Source items:
____________

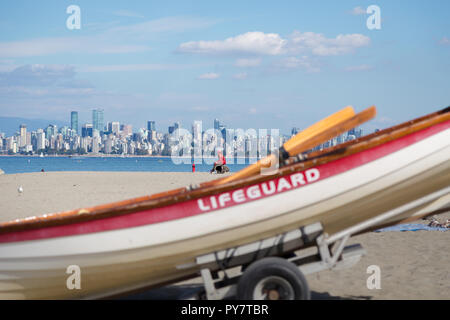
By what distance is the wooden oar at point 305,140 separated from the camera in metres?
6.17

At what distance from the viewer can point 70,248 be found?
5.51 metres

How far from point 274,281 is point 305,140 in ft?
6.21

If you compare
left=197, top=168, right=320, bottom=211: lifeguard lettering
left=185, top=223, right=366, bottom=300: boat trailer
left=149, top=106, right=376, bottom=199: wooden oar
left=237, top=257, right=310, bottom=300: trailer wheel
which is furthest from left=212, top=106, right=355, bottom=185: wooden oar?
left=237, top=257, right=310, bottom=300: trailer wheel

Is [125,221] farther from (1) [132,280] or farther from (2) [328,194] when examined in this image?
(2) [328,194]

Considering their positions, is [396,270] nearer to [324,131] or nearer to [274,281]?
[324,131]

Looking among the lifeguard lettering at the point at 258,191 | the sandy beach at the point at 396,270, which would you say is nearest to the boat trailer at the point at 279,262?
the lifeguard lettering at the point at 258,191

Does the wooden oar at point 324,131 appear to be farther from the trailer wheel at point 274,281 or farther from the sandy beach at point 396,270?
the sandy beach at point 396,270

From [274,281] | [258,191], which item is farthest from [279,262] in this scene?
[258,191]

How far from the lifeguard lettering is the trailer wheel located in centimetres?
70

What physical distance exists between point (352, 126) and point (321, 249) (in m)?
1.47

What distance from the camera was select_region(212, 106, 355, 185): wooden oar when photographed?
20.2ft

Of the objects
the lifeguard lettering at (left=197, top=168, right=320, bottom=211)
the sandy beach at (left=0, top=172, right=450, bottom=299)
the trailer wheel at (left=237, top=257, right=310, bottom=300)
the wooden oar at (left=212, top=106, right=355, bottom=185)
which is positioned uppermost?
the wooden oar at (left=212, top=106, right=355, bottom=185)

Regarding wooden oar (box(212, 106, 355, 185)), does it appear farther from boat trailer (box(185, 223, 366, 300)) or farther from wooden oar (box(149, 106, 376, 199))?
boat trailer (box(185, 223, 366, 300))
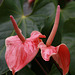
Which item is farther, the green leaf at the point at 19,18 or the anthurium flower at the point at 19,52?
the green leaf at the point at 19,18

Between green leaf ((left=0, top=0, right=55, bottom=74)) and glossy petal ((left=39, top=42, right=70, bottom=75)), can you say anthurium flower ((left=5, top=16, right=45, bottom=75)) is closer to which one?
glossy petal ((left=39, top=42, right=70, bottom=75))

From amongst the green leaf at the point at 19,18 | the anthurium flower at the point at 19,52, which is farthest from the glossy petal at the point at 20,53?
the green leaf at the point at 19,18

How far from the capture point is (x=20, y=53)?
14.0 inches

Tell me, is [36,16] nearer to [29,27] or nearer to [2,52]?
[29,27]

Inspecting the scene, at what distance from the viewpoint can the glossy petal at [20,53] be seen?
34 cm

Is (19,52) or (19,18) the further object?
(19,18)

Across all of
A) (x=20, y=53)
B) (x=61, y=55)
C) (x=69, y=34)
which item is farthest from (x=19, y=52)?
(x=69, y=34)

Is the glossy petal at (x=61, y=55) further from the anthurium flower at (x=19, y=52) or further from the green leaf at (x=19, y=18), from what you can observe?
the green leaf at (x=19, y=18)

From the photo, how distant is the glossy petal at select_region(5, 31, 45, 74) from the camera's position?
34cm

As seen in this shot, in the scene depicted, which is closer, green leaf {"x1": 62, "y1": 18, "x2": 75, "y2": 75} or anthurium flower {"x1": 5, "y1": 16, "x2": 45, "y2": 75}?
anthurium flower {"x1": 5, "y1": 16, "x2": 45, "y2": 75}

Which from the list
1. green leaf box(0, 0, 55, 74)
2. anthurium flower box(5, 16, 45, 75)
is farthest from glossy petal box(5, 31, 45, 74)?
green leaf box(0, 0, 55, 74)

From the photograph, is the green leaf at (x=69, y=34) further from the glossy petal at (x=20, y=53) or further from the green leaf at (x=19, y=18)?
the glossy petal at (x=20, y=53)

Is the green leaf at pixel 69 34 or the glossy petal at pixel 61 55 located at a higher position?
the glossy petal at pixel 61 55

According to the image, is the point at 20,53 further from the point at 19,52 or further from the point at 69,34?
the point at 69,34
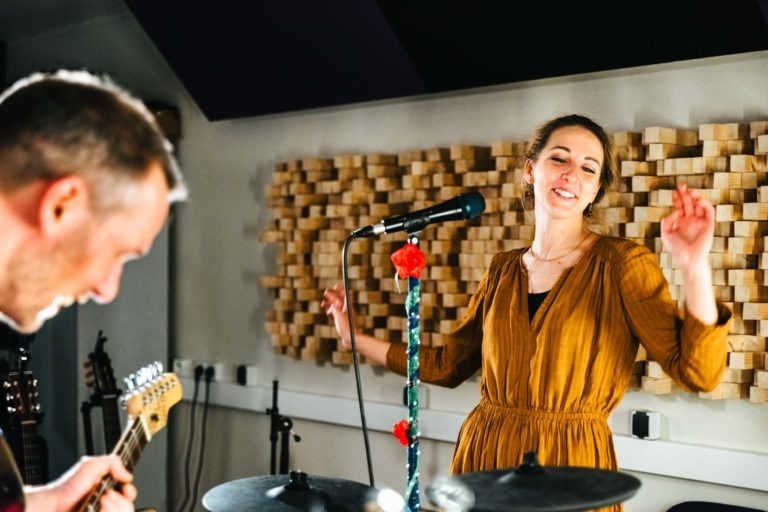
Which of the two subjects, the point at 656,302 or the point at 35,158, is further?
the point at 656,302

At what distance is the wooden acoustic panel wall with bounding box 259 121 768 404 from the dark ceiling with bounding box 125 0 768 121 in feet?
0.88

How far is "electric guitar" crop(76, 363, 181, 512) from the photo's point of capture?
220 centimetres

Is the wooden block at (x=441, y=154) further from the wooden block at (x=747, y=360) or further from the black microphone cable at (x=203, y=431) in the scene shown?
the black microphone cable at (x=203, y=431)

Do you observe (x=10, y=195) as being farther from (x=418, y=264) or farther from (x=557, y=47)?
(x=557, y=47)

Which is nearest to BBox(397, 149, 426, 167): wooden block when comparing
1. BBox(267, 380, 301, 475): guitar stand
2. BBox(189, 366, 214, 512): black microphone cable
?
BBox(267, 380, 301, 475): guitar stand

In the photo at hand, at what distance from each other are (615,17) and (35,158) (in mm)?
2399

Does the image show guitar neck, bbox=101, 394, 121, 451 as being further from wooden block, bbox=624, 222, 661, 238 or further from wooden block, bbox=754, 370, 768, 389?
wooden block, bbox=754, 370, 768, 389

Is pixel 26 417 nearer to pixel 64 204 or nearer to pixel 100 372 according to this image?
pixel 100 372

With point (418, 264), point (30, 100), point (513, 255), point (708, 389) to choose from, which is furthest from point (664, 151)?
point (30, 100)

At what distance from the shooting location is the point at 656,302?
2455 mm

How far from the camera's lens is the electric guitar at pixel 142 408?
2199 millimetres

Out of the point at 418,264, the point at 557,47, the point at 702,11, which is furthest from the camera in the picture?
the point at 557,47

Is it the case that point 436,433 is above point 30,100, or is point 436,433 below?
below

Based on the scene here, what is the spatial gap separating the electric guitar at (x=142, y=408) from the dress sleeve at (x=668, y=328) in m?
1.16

____________

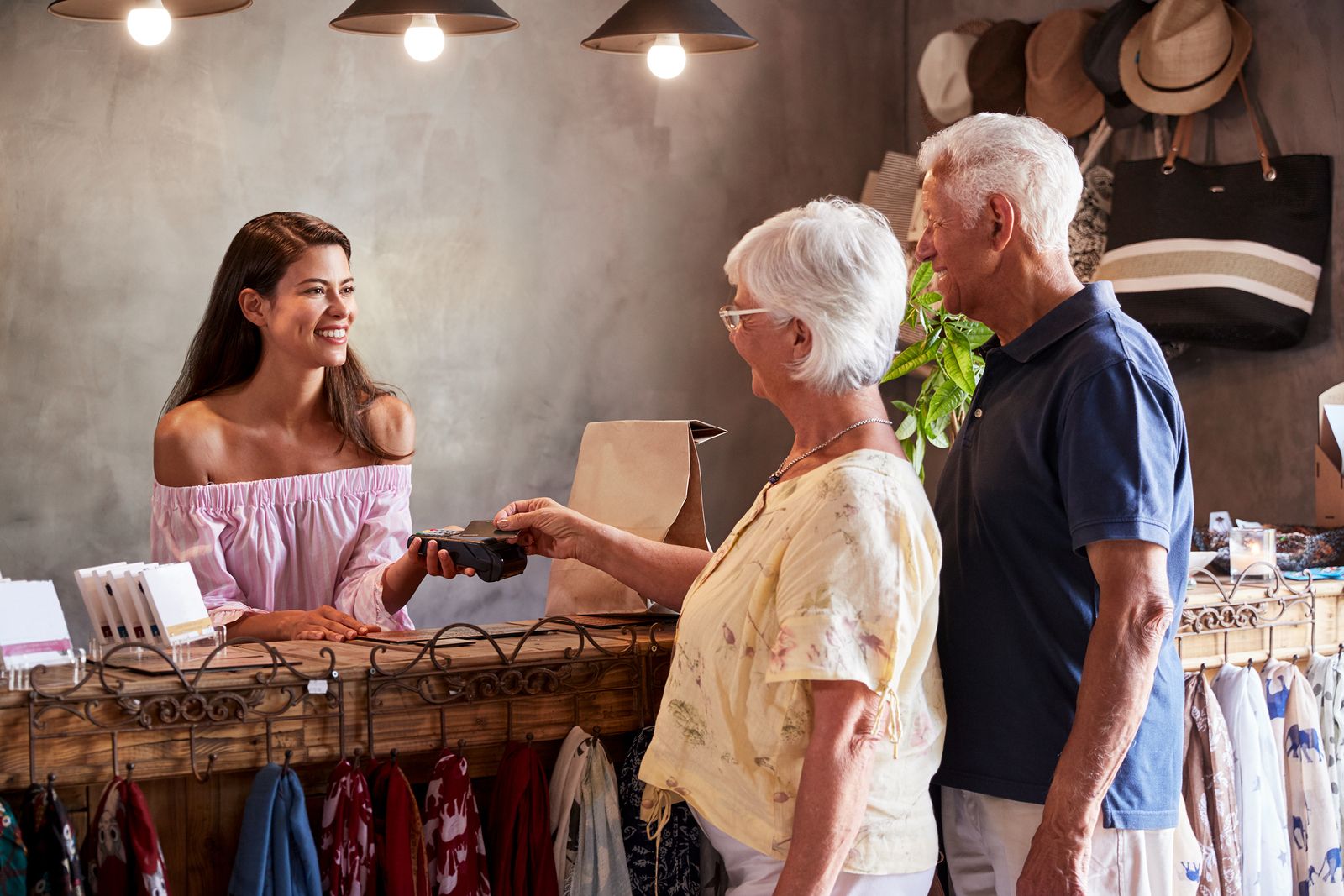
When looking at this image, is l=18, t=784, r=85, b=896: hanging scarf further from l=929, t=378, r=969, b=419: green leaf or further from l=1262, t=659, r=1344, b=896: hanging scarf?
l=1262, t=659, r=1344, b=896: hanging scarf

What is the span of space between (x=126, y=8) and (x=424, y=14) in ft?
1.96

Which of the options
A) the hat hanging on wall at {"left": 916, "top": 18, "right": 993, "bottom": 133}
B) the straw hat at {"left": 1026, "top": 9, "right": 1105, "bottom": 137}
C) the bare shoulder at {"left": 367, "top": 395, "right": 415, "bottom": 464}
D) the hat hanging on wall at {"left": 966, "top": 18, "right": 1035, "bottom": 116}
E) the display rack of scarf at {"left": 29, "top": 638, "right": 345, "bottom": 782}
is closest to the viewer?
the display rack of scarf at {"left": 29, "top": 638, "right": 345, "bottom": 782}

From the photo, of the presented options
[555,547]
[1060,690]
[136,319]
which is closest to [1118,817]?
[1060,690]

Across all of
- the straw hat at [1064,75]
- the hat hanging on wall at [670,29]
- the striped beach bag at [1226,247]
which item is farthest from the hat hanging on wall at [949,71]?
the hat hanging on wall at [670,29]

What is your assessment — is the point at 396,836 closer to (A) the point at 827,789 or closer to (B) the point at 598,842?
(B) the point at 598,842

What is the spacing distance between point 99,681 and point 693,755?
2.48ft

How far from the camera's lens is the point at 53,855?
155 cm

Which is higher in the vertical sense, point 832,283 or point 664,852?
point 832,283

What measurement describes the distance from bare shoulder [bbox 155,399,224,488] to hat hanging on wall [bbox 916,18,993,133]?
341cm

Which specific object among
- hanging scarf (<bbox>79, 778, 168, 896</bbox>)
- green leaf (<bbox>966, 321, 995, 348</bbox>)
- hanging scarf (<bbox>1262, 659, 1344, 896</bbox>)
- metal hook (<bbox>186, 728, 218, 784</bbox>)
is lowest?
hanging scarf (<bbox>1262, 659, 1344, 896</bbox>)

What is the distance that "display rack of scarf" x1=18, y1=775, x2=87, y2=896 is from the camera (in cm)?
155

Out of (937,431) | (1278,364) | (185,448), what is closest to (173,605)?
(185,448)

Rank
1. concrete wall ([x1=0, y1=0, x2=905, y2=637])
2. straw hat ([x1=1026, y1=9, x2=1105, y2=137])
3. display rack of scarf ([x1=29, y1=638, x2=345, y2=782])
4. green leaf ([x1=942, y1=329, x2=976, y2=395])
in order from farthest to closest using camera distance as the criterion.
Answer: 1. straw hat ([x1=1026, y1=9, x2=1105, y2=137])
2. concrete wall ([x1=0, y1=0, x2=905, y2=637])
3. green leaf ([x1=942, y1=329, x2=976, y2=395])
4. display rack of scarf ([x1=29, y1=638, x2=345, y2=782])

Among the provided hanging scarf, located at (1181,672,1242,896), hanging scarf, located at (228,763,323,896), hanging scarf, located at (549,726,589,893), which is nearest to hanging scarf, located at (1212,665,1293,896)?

____________

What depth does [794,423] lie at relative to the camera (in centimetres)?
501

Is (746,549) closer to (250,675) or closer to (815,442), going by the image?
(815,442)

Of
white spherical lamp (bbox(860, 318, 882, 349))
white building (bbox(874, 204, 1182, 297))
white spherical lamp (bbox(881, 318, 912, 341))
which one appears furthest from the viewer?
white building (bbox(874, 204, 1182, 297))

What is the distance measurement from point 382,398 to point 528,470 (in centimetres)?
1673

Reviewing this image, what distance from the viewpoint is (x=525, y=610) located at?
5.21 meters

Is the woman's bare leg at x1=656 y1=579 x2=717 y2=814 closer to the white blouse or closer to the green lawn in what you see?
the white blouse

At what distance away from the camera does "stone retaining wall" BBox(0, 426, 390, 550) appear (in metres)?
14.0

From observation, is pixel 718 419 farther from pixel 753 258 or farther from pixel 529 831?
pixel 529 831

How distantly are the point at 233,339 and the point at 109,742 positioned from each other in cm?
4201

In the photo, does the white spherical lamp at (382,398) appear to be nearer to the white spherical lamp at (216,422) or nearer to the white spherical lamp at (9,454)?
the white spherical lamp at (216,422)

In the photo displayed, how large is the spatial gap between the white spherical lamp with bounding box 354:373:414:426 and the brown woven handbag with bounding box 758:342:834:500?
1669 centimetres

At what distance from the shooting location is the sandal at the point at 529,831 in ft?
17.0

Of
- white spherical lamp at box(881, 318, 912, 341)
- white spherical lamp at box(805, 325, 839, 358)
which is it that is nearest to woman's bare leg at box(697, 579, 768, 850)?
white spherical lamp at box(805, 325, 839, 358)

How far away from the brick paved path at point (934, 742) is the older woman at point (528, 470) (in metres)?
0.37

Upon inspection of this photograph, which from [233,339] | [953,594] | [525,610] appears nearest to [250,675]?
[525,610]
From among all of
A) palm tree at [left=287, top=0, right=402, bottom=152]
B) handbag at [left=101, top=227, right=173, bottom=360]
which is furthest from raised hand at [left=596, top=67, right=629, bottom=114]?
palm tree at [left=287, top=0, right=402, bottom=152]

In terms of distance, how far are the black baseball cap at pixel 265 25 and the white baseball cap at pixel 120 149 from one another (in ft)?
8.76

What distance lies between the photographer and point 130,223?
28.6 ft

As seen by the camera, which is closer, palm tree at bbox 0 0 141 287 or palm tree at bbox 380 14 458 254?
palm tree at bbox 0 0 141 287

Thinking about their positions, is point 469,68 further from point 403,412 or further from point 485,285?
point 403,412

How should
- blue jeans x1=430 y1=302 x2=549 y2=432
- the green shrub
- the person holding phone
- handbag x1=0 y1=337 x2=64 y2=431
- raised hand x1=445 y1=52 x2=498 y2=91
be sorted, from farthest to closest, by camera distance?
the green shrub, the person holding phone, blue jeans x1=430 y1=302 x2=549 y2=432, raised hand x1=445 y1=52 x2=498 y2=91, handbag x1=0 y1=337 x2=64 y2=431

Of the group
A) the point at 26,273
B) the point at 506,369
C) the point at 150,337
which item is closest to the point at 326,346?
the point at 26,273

____________

The exercise: Copy out every line, starting with the line containing "At what distance is" and going on through the line containing "220 centimetres", requests included. Shift each distance figure in the answers by -28.

Completed exercise:
At what distance is the wooden acoustic panel wall with bounding box 259 121 768 404 from the dark ceiling with bounding box 125 0 768 121 in feet?
-27.12

How far is "electric guitar" crop(76, 363, 181, 512) from the photo's point of capture?
192 centimetres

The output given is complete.